In pandemics, time is of the essence. Delayed diagnosis provides the opportunity for one case to multiply into tens, if not hundreds, of new cases when left undetected. Delayed care reduces an individual’s chance of survival, allowing their condition to progress rapidly. Muso’s experience during the West Africa Ebola outbreak in 2014 taught us that responding with speed is a critical factor in halting transmission. Our approach in responding to the COVID-19 pandemic is no different.
Muso works in partnership with governments to design health systems that cure delay. As an operational research partner to the government of Mali and a technical assistance partner to the Ivorian Ministry of Health, our proactive health care model helps reach patients faster through proactive health systems. When COVID-19 arrived in both countries in March, infectious disease experts predicted that African nations like Mali would each reach caseloads of 10,000 by June. With the potential for a health systems disaster on the horizon, Muso acted rapidly in coordination with our government partners to stand up a thorough pandemic response. We designed a system to outrace the virus: training health care providers on COVID-19 protocols, designing and implementing a national contact tracing and monitoring program, protecting frontline providers with PPE, strengthening health systems by building oxygen capacity, and continuing care beyond COVID-19. As of August 28th, Mali has recorded 2,730 COVID-19 cases and 126 deaths, less than 30% of the caseload predicted by researchers in March.*
Training Health Care Providers
Muso built COVID-19 training curricula that both our partner countries adapted to train frontline providers and establish new provider protocols. Muso effectively rolled out a multi-level training program for 208 doctors, nurses, and health workers in government district hospitals, and 1,224 CHWs and clinicians at the clinic and community level. In Mali, our trainings reached health providers charged with providing care to 80% of Mali’s 19 million people.
Contact Tracing and Monitoring
At the request of the Malian government, Muso built and facilitated the launch of Mali’s national contact tracing and monitoring program and curricula. This system aims to outrace the virus by testing patients the same day they develop their first symptom, evacuating patients for care the day they test positive, and isolating the contacts of new patients days before they develop their first symptom, to prevent asymptomatic transmission.
We trained and assembled teams composed of tracers, monitors, supervisors, and coordinators, each with defined roles for a coordinated and supportive response, and these teams have been deployed to affected districts. Additionally, all teams have been equipped with PPE, funding stipends and logistical support. Four laboratories in Mali have been equipped with 20,000 COVID-19 tests to diagnose patients.
Protecting Providers
Clinicians and Community Health Workers in Muso’s direct services sites have continued to reach patients quickly to provide care and detect cases within our direct sites because they were protected with PPE. While health systems around the world are facing PPE shortages, our team successfully procured enough PPE for all of our CHWs and facility providers. Providers now use low-touch protocols that allow safe and protected interactions as needed.

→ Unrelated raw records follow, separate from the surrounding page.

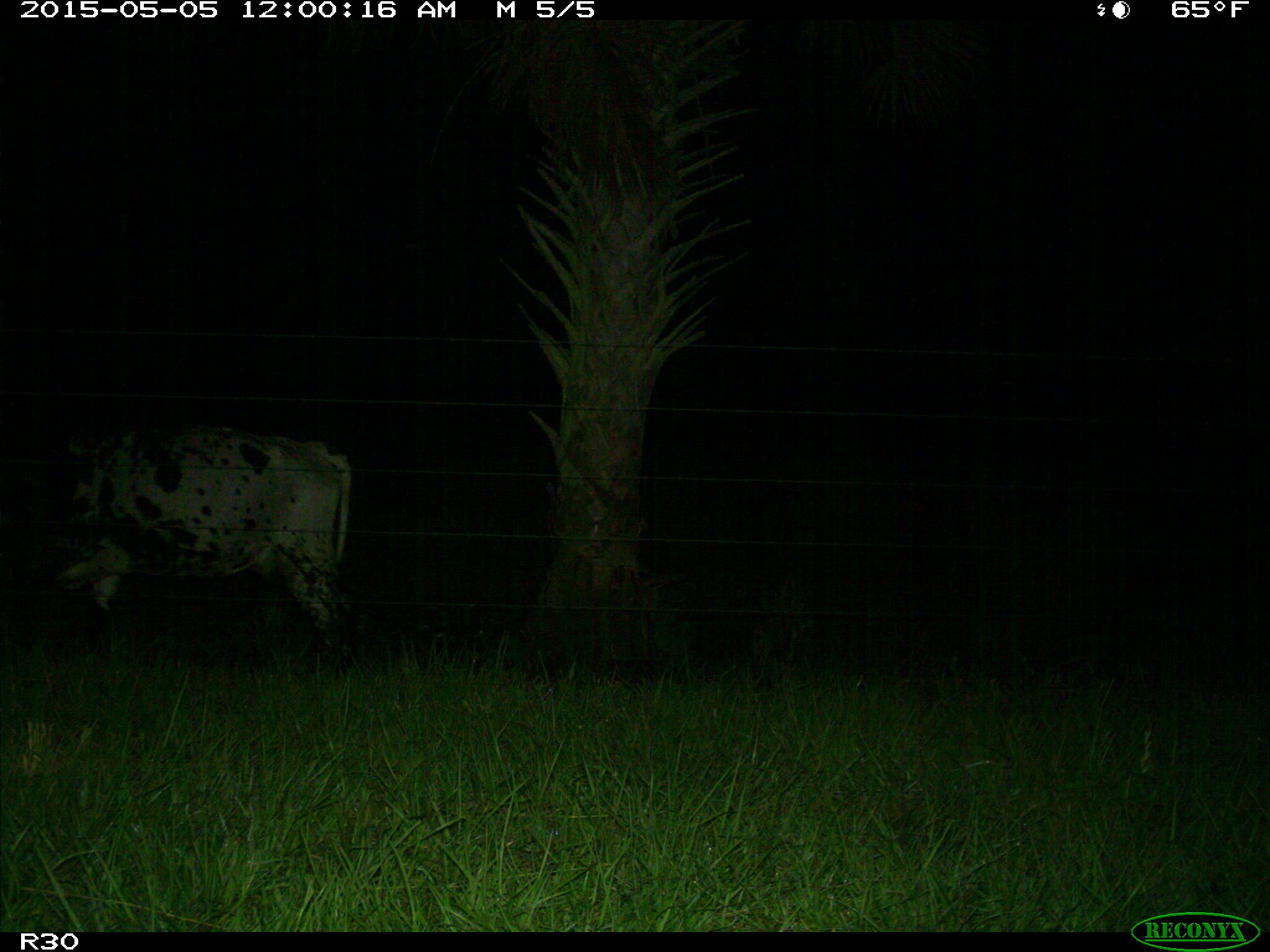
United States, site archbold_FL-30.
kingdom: Animalia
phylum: Chordata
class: Mammalia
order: Artiodactyla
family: Bovidae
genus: Bos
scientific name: Bos taurus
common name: domestic cow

We also mobilized new sources of PPE for providers working beyond Muso sites within Mali and Cote d’Ivoire’s national health systems, and supported our government partners to build projections for national PPE supplies. In partnership with the COVID-19 Action Fund for Africa, we have secured a PPE donation to meet the needs of the over 14,000 CHWs across Mali and Côte d’Ivoire for 3 months.
Strengthened hospitals and clinics
To treat COVID-19 patients once detected, Mali created units within six hospitals in Bamako for patients to be isolated and supported. However, oxygen and ventilator access, key therapies for COVID-19, existed in limited capacity within the country at the start of the outbreak. Through an in-kind partnership, Muso successfully procured 54 multi-patient oxygen concentrator machines for deployment to hospitals across the country. We also built curriculum and training programs to accompany the rollout of oxygen therapy in these health facilities.
Continuing Care
Upon the arrival of the novel coronavirus in late March, we doubled on our core commitment: early access to care for all. COVID-19 threatens not only those who will become infected, but also those seeking out other essential health services. But this was not the case in Muso’s direct service sites where we continue to provide uninterrupted care for 350,000 patients, reaching our patients at speeds comparable to service delivery in prior years.
Muso will not falter in our commitment to health for all. The speed of our actions now will determine how many new people will be infected, and how many will survive. Investments made today towards universal care will prepare health systems for the future, and protect the most vulnerable not just during COVID-19 and future outbreaks, but to build a reality where every patient has access to the care they need, when they need it.